There are few gadgets I hate more than an alarm clock, a device whose primary purpose is to rip you from the idyllic world of sleep into the harsh, harsh, unforgiving reality of each day—and whose level of functionality is directly proportional. The sound of beeping like this can be disturbing.

But there's also a significant relief within virtually all alarm clocks: the snooze button, a temporary salve for the brutally explicit call of the alarm, putting a halt to the execution of the day you'll inevitably be faced with. This is the phrase "just a few more minutes" translated into plastic.

The alarm clock here is a Sharp SPC028B, purchased a decade ahead of my time as a sleepaway camp counselor from Walmart in Pennsylvania. It has endured continued use throughout high school, college, and beyond, the red glow of its numbers hardly diminishing with time or age. It is brutal and ugly, made of plastic that used to be white before the passage of time and repeated blunt force has turned it into a distinctive hidden shade of brown.

Over the years, the snooze button has been punched countless mornings and each percussive click provides a few more minutes of silence—enough time to go back to sleep before the cycle begins anew.

It's no coincidence that the snooze button is almost always the biggest button on an alarm clock. It's not a button for subtlety: it's a button that can be blinked blindly because half of the morning light comes on too early, to be broken by someone's nervous awareness of what's been there the night before. Was on Netflix for a long time.

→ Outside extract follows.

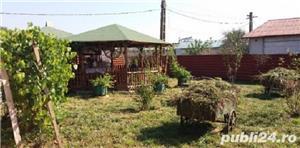 vând casa de vacanta Giurgiu - imagine 7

And while I've spent dozens of mornings attempting to destroy my cheap alarm clock with the prime sin of waking me up, the durable plastic of the snooze button is back each day for another bout.

The prominence of the snooze button also actually makes the alarm go off completely intentionally. Mashing snooze is the easiest physical user interaction you can have with an alarm clock, while actually disabling an alarm usually requires turning it off via a much smaller button in a less convenient location. Because it's okay to sleep for another 10 minutes, but the snooze button wants to eliminate the alarm altogether and save us from our worst impulses to sleep all day.

This is a paradigm that still exists, even as our alarms have gone digital and become more fragile. When the iPhone's alarm goes off, the biggest digital button on the lockscreen is a huge, orange snooze button, while the smaller "Stop" button is pressed down. The physical power button is also on by default to remind you when the alarm goes off because the snooze button needs to be at its most functional even when it's minimal.

The snooze button is ultimately a lie—a promise that things can get better, even with the fact that even with a few more minutes of sleep, morning always comes. The alarm clock is still a clock, after all, and the clocks (and time) only move forward.

But sometimes, as good as it may be, a few extra minutes that snooze button buys can be enough to start your day on the right—or at least, a better foot.